Industry was also modernizing at this time, as machine and factory production replaced the handicraft methods that were used to make the majority of urban consumer goods. This considerably hurt the masses of artisans, as their presence in the labor force greatly declined. At the same time, however, the number of proletarians in the industrializing economies grew at a rapid rate; due to the limitless demand for labor in a period o economic expansion. It was easy to find workers for industrial labor at this time, because it was unmechanized and required no particular skills. Because of this, individuals with no experience in the industrial labor sector found work, and the numbers of such workers multiplied rapidly as output rose.

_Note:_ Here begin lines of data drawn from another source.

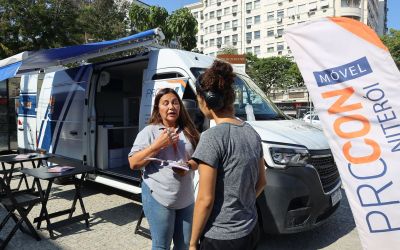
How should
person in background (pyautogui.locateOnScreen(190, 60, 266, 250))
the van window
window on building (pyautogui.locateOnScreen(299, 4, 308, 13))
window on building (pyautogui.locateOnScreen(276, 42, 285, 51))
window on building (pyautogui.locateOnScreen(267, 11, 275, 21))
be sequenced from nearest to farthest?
1. person in background (pyautogui.locateOnScreen(190, 60, 266, 250))
2. the van window
3. window on building (pyautogui.locateOnScreen(299, 4, 308, 13))
4. window on building (pyautogui.locateOnScreen(276, 42, 285, 51))
5. window on building (pyautogui.locateOnScreen(267, 11, 275, 21))

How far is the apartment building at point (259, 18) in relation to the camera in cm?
5988

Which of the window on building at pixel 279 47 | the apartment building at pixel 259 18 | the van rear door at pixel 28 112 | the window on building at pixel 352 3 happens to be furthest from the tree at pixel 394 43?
the van rear door at pixel 28 112

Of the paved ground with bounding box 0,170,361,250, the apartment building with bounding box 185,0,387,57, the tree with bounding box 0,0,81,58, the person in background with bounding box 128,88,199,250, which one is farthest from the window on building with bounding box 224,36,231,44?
the person in background with bounding box 128,88,199,250

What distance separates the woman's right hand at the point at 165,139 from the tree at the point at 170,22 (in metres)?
22.5

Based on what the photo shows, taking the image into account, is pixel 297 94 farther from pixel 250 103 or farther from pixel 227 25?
pixel 250 103

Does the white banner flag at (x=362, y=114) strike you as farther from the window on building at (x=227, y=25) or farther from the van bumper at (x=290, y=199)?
the window on building at (x=227, y=25)

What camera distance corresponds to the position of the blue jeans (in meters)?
2.76

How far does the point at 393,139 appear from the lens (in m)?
2.18

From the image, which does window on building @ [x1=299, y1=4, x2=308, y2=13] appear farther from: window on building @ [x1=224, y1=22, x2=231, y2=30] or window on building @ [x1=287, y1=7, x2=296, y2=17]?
window on building @ [x1=224, y1=22, x2=231, y2=30]

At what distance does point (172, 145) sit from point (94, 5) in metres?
24.3

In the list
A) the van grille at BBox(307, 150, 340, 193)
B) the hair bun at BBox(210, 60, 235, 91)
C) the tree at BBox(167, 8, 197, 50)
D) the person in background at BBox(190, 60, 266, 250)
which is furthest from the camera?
the tree at BBox(167, 8, 197, 50)

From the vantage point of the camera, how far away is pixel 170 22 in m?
24.7

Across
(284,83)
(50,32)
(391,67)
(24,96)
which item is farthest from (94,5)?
(284,83)

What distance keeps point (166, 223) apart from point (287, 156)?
1.74m
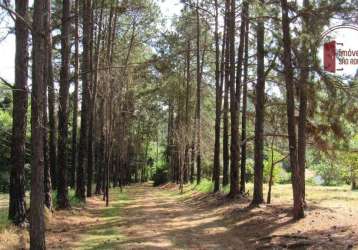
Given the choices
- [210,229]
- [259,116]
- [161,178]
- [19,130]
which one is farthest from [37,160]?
[161,178]

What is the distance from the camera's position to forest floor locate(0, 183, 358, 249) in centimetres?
1066

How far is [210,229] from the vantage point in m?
14.1

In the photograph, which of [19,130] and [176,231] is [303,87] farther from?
[19,130]

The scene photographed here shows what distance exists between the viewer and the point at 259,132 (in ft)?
55.2

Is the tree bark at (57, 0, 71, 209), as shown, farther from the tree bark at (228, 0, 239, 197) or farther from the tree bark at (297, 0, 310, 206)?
the tree bark at (297, 0, 310, 206)

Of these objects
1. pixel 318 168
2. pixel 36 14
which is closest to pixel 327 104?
pixel 36 14

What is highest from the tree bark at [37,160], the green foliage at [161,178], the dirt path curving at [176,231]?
the tree bark at [37,160]

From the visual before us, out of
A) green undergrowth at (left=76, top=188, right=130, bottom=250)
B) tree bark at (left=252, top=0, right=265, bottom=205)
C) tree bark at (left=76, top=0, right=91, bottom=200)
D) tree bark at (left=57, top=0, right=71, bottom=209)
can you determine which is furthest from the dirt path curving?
tree bark at (left=76, top=0, right=91, bottom=200)

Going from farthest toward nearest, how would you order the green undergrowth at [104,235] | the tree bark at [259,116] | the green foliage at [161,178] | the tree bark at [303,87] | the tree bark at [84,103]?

As the end of the nineteenth century neared, one thing was clear: there was a rapid advance of the armies of industry, and within each town, an advance of industrial specialization. There was an unprecedented growth of laboring people in industrial, industrializing, and urbanizing countries who formed a group that had potential to one day become a majority.

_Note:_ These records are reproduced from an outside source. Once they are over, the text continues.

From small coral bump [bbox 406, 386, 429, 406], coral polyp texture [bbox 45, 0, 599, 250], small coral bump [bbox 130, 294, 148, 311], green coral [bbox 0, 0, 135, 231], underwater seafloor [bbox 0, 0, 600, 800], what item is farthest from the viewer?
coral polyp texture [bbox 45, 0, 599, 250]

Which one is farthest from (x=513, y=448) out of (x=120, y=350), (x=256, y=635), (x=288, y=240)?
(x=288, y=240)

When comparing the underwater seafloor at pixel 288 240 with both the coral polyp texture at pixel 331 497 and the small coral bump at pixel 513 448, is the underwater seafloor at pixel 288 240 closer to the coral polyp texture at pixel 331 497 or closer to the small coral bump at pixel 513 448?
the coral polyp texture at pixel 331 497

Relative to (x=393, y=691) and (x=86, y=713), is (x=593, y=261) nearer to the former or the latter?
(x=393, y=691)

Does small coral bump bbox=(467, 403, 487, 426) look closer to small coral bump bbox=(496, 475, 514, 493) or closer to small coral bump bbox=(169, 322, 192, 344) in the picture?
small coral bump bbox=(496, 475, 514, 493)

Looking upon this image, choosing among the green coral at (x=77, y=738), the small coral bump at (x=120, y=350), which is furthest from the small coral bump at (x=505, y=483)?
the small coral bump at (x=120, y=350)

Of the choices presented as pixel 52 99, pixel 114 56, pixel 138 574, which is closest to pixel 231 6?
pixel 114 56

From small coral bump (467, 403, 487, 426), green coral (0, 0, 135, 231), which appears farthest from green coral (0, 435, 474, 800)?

It is now the 21st century, and it is clear that industry did indeed continue to grow. In addition to this, unmodernized, or less modernized, agricultural lands continued to find hardships. An example of the struggle experienced by many agrarians can be seen by looking at the United States agriculture sector. With the recent economic turmoil of our economy, farms that used to thrived started to especially struggle because they relied on traditional methods of farming, and were unable to fund the more modern, technological methods that today’s agricultural sector requires. Because of this, farmers suffered economically and many had to cease farming as an occupation. Although the original quote of this blog references the life of a farmer in the late 19th century, “a proletarian life, a proletarian death, and cremation in the spirit of cultural progress,” very well sums up a lot of the struggles our population is still experiencing due to economic hardships and high demands of production that cannot be met in unmodernized areas of production.